©aero fennec
 
 
 
 
 
 
 
 
 
 

Um galpão. Longo e comprido. Um anexo construído às pressas enquanto o hospital é reformado.

Vejo-o no leito 39. Mais magro. Bem mais magro. Abatido, pálido, barba encanecida e por fazer, cabelos ralos, desgrenhados, rosto macilento.

Aproximo meu rosto do dele com os olhos rasos d’água. Beijo sua testa. Ele abre os olhos e me vê, me reconhece, fecha-os com carinho e corresponde ao meu beijo.

Faço perguntas inúteis para preencher o silêncio: Dormiu? Está com dor? Comeu alguma coisa? Ele não fala, sua boca está colada por uma saliva há muito ressequida. Movimenta o dedo indicador para o não. Acena com a cabeça o sim.

Ele nem que falar. Ele está triste. Fico a olhar sempre para ele, evitando os olhares dos outros enfermos e de seus respectivos acompanhantes. O galpão abriga cinquenta leitos e, em cada um deles, um par de quase-homens e quase-mulheres.

Percebo de soslaio que o nosso reencontro é a mais nova novidade naquela rotina enfadonha de enfermeiras trajadas de branco, de gotejares pachorrentos nos frascos de soro.

Não resisto. Choro. Aliás, não choro, apenas encharco meus olhos com uma água quente que brota desde dentro de mim. Um choro sem murmúrio, sem soluço, um choro mudo, puro esgar.

A ultrassonografia marcada para às oito, só foi realizada às dez horas. Com a bexiga cheia, ele sente dores atrozes. Com a voz encharcada de secreção, ele gane de dor. Queixo-me ao enfermeiro que não se condói.

Involuntariamente, envergonhado, ele urina nas calças...

Precisamos agora enfrentar o mal humor da auxiliar do médico que vai fazer o ultrassom. Humilhados, saímos da sala de exames.

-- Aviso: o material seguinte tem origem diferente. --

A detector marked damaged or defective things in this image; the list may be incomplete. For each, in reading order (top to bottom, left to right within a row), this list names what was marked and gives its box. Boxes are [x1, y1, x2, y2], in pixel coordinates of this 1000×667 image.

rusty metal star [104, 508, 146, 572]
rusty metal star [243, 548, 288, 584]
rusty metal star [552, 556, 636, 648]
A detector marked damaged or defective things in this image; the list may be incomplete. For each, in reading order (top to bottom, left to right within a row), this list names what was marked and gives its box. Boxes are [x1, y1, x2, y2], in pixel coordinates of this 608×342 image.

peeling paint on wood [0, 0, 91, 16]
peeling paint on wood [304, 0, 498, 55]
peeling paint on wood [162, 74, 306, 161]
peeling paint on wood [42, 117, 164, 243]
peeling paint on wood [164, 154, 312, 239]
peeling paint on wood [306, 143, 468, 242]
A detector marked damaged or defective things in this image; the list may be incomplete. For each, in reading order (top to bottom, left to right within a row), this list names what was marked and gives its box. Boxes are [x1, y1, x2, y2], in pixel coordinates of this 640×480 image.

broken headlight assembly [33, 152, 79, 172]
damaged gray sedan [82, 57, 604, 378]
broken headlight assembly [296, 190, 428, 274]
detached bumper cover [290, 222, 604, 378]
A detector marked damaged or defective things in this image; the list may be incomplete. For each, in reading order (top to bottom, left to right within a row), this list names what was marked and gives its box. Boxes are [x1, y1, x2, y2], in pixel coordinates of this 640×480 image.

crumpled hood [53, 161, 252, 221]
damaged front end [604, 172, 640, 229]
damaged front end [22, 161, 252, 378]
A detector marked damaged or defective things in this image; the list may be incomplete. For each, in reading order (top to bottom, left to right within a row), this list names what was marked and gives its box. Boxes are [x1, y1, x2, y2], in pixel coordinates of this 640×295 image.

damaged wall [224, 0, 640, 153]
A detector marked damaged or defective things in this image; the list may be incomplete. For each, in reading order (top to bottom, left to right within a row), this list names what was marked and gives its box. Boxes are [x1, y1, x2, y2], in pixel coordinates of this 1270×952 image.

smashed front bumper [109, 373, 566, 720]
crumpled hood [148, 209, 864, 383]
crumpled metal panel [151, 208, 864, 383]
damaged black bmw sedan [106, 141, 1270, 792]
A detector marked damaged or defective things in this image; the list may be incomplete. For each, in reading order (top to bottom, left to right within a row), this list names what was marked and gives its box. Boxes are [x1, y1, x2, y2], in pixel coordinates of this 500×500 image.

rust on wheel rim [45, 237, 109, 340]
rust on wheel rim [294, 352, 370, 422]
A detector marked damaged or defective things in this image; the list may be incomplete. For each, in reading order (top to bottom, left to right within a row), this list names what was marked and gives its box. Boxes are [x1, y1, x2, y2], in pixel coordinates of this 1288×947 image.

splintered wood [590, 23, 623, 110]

Aguardamos o enfermeiro que o levaria de volta de maca ao seu leito. Mas ele demora demais. Resolvo que eu mesmo vou pilotar aquela geringonça com ele a bordo. E assim o faço, não sem provocar pequenos esbarrões em objetos e pessoas.

Propus a ele que trocasse a bermuda e a camisa polo que já recendiam o cheiro forte de urina. A contragosto, ele concorda, os inúmeros óbices de um banho.

Pego-o pelo braço. Ele, a passos trôpegos, caminha devagar.

No banheiro, ajudo-o a tirar a camisa, a bermuda, a cueca.

Magérrimo, magérrimo... Nunca o tinha visto completamente nu e tão de perto, pele a pele, corpo a corpo, rosto a rosto.

Ele, envergonhado, desvia o seu olhar do meu, mirando os detalhes de sua mirrada barriga.

Quis mijar, e o fez com dolorosa calma.

Sentiu vontade de defecar, era diarreia. Um cheiro forte de merda inundou o apertado banheiro, a merda da vida no desvão da morte.

Ajudei-o a se limpar, desenrolando generosas dobras de papel higiênico.

Propus que se lavasse, ele concordou sem contestar, do fundo do poço só é possível sair levitando.

Abri o chuveiro e girei a válvula na opção inverno. Segurei sua mão esquerda com firmeza, enquanto fazia malabarismos com o frasco de soro. Ele tentava se lavar da melhor maneira possível, os pudores da higiene pessoal.

Enxuguei suas ossudas costas, sua bunda, e ele enxugou suas partes, sua flácida genitália, seu saco vazio.

Ajudei-o a vestir a cueca, a bermuda, a camisa polo, limpas.

De repente ele era uma criança indefesa em meus braços. Uma criança que precisa de todo do tipo de ajuda, para se vestir, para amarrar os cadarços.

Levei-o pelos braços de volta ao seu leito, o 39.

Sentou-se. Enxuguei seus chinelos. Enxuguei seus pés. Ajudei-o a deitar. Por uns instantes, ali, com roupas limpas e asseado, ele desfrutou de um certo alívio.

Mas pouco durou. A secreção na garganta voltou a incomodá-lo, junto com uma tosse seca, irritante, intermitente e sua paz foi novamente adiada.